Former NFL player Wade Davis talks for National Coming Out Day about coming out to his mother.
Though I can remember almost everything about the day I came out to my mother – from her facial expression to her subtle physical responses – only recently have I tried to understand her reactions and consider her feelings throughout my “coming out” process.
James Baldwin said it best: “Everybody’s journey is individual.” That was definitely true when I decided to “come out” to my mother. Inviting others into your personal life and no longer rendering one’s sexuality invisible is important and can momentarily leave one incapable of understanding what anyone else is experiencing. And justifiably so.
By Former NFL player Wade Davis
Though I can remember almost everything about the day I came out to my mother – from her facial expression to her subtle physical responses – only recently have I tried to understand her reactions and consider her feelings throughout my “coming out” process.
James Baldwin said it best: “Everybody’s journey is individual.” That was definitely true when I decided to “come out” to my mother. Inviting others into your personal life and no longer rendering one’s sexuality invisible is important and can momentarily leave one incapable of understanding what anyone else is experiencing. And justifiably so.
My only focus at the time was the need to understand my attraction to men. I spent hours – days – thinking about what that meant and how it would change everything around me. I was my only focus.
What I neglected to consider were my mother’s life experiences that would shape her reaction to my news – and her eventual acceptance. The typical narrative crossed my mind about how she was groomed in a southern Baptist church.
Yet in reality, how could I ever fully understand what that must have been like? So I became incensed when she rejected my sexual identity, and even more enraged when she rejected me even after she promised to make an effort. From my vantage point, I could not see her effort. That was the heart of our problem: We were both blinded by our own viewpoints. My viewpoint: a search for my own identity. My mother's: the vision she had for her only son.
Though I believe her past experiences had an influence, I now wonder if there were other factors affecting her reaction beyond that. I wonder about her contexts, how growing up Black/woman/poor in the patriarchal Jim Crow South might have shaped the way she views the world. I can only recreate a vague portrait of how hard it was to raise a Black daughter and son in the South. And I blindly muse about the ways being a divorced single Black woman may have impacted her life.
When I proclaimed I was gay – her second comment was, “you’re already Black.” Immediately I understood what that meant. As a Black man, I was born into the world with one unerasable strike. And the idea that her supposedly strong Black son would “intentionally” add another was unimaginable to her.
My mother grew up as a young Black female in the South, meaning she witnessed the manifestation of hatred directed towards a particular group of people. Segregation, hatred, and quite possibly death were the results. She was raised with and helped raise four brothers, so I can only imagine she observed, firsthand, that which the world had in store for a Black man. Maybe she understood that raising a Black son meant teaching him one of his most important lessons: How to stay alive. Though oftentimes I perceived our relationship as defined by favoritism, it was actually something much deeper. My mother kept me close in order to save my life.
My life was in her hands in more ways than I had the knowledge to understand then. And what mother wants to tell her son, "this world hates you," or that you were never meant to survive. I can only attempt to envision what she may have been thinking. Actually how could I fully understand? I can’t visualize living as a Black woman, being perceived as a “welfare queen” during the Reagan years; Or the family-destroying matriarch while Black women existed as the lowest-paid wage earners (as it still exists now); Or being objectified and caged into the myopic imaginations of others. All the while watching husbands, uncles, and brothers die or be treated as savages.
Then birthing a son.
Being a parent is inherently arduous, but to live in the U.S. as a parent raising a Black son is to live in constant fear, to live in a constant state of anxiety for what the world might throw at him every time he is out of your sight.
So how could I understand? Why would I imagine her history, when it was not mine? I can’t. But I’m trying. Mostly, I’m trying to understand why and how my choice of whom to love could rock her to the core and unravel a relationship that I thought was stronger than the Rock of Gibraltar.
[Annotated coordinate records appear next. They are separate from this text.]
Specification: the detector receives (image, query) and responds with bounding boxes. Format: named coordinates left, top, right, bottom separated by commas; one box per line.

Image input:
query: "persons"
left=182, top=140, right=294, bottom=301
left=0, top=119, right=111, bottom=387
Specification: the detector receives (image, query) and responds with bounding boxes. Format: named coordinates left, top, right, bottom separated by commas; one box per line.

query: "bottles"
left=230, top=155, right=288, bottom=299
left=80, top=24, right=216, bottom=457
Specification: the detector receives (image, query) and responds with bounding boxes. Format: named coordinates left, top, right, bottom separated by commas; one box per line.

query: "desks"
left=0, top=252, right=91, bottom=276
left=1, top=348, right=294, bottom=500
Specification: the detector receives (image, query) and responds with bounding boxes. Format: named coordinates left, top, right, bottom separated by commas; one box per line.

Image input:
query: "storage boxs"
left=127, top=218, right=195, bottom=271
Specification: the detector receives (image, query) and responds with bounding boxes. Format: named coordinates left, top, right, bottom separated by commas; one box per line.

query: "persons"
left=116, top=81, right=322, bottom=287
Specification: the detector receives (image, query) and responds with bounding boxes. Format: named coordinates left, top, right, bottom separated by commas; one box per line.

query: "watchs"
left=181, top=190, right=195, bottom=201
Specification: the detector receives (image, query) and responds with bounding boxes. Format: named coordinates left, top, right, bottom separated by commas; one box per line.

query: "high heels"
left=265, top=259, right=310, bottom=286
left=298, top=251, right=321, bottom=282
The announcement of my sexuality was my effort to help her see me as an adult – an extension of her – and not the little boy whom she worked so tirelessly to save and protect. The generosity of her love was the sustenance that I lived off of as a child, and that I continue to use as I strive to define success for myself today.
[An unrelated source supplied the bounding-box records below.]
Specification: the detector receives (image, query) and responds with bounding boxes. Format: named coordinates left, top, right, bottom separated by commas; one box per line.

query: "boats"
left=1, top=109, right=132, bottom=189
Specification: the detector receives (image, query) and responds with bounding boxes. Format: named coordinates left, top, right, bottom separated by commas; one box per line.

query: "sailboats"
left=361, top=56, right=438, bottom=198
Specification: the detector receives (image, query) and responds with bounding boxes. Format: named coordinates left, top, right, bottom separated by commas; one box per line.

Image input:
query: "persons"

I will persist to remove the space that still exists between us, which has been caused by years of uncertainty and heartache.
Now that she has accepted me, all of me, I can rest. Thankfully we allowed each other the space to cope with the external forces that shaped our interactions with each other. But I can rest only for a moment because we must continue to remove the space created by our perceived differences and replace it with love.
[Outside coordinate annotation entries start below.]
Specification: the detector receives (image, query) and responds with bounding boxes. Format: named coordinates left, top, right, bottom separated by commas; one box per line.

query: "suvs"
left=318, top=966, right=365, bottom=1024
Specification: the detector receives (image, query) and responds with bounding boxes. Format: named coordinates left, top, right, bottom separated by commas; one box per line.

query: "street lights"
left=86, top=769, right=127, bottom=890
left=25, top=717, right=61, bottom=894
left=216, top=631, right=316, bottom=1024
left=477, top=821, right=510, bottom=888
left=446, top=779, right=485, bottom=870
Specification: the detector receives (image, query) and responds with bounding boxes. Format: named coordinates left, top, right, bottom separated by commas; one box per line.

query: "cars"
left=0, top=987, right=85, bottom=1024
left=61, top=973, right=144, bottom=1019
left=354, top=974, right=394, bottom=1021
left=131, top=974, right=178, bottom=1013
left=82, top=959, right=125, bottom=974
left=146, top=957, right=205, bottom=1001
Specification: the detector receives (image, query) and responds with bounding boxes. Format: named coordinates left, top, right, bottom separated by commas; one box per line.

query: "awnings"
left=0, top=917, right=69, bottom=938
That’s been my big lesson in all of this: Love removes the space that causes our fears, insecurities, and inhibitions to keep us a part. Love is freedom. We can finally see each other for who we really are, as individuals who must now and forever do the work to understand the other person’s perspective, and respect – as opposed to inspect – every choice the other one makes. We must practice the art of viewing EVERYONE through the lens of love.
Our world will look vastly different when we do.